The following alternatives were considered but not chosen for the following reasons:

  1. Atatus Synthetic Monitoring: It does not have the support to configure checks and tests with Terraform. Also, the checks are not very customizable and do not provide good support for integrations with other services or tools.
  2. BetterStack: It does not have checks that interact directly with the browser; it does not allow running the tests in multiple browsers or the option for running the checks in parallel.
  3. DataDog: Since the monitoring options do not provide greater value than Checkly, using this tool only for this purpose is more expensive than its alternatives.

Usage

We use Checkly for:

  1. Set and run browser checks for our Docs, Platform, and Web page.
  2. Set and run API checks for our API and the DevSecOps Agent.
  3. Set and manage checks groups.
  4. Define retry strategies to avoid false positive check failures.
  5. Generate automatic incidents on our Statuspage when a check fails. Refer to the Status section for more information about this process.
  6. Set and display the public dashboard of our component's health.
  7. Notify the staff of any check failure through various channels.

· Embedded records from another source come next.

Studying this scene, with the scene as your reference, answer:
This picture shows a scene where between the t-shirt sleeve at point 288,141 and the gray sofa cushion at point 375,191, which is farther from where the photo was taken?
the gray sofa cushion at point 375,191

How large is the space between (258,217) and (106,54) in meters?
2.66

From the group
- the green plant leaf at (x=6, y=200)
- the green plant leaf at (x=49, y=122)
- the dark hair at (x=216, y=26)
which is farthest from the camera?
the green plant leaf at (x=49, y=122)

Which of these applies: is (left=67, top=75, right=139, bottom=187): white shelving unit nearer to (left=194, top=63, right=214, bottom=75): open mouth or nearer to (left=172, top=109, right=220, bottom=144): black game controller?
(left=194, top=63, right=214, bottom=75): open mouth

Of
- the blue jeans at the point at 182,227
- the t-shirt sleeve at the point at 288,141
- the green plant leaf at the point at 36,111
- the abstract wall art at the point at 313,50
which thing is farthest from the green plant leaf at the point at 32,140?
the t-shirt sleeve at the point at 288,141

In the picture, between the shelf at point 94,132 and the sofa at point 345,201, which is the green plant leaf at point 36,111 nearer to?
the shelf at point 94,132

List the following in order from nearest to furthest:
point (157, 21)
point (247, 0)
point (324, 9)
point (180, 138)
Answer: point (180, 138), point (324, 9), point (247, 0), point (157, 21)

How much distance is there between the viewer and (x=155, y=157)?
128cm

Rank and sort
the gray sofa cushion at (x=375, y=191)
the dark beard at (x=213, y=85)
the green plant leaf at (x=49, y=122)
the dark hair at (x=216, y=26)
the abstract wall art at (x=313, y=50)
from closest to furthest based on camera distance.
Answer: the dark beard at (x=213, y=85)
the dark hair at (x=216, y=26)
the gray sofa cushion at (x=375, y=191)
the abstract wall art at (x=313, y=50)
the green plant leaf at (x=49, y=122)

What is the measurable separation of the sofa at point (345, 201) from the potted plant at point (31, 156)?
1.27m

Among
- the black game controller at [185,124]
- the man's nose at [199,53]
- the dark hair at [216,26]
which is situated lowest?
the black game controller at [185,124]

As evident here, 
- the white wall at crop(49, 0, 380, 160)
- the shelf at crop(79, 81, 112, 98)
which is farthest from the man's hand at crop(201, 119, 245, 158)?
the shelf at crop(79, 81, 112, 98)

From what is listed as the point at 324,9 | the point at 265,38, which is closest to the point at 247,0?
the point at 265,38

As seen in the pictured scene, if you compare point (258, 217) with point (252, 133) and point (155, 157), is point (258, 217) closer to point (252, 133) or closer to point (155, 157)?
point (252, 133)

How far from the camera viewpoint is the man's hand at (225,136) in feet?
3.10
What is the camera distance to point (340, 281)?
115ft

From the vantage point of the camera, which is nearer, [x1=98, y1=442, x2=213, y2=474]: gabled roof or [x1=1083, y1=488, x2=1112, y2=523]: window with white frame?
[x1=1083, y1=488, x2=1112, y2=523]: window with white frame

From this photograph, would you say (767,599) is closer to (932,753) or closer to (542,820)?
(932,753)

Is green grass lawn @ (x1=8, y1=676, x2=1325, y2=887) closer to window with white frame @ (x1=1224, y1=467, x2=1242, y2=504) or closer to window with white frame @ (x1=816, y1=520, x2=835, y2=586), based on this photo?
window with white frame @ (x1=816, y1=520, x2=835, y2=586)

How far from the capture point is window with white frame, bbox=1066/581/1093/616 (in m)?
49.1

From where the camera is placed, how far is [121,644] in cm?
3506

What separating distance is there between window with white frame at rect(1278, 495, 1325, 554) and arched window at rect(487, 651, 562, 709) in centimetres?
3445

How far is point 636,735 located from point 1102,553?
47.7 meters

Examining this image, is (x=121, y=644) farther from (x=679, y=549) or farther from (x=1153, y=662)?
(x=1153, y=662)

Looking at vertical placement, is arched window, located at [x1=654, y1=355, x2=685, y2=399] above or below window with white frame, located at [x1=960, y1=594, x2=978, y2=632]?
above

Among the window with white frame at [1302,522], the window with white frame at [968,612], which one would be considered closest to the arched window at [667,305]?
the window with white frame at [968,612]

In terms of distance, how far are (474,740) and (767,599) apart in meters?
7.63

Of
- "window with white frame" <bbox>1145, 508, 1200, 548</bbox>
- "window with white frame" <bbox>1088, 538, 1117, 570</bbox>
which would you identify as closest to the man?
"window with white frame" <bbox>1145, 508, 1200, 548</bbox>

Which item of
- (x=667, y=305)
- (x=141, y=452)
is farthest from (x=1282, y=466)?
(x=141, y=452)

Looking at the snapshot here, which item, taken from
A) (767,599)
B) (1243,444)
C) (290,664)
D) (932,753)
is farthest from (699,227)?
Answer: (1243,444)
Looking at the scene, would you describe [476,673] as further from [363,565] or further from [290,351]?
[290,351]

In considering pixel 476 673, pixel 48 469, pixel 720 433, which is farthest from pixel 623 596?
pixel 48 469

We do not use Checkly for:

  1. Heartbeats: This is a new Checkly feature, and it has yet to be tested by the team.
  2. Maintenance Window: Maintenance periods are not needed due to our deployment frequency and workflow.

Guidelines

  1. Any changes to Checkly's infrastructure must be done via Merge Requests modifying its Terraform module.
  2. To learn how to test and apply infrastructure via Terraform, visit the Terraform Guidelines.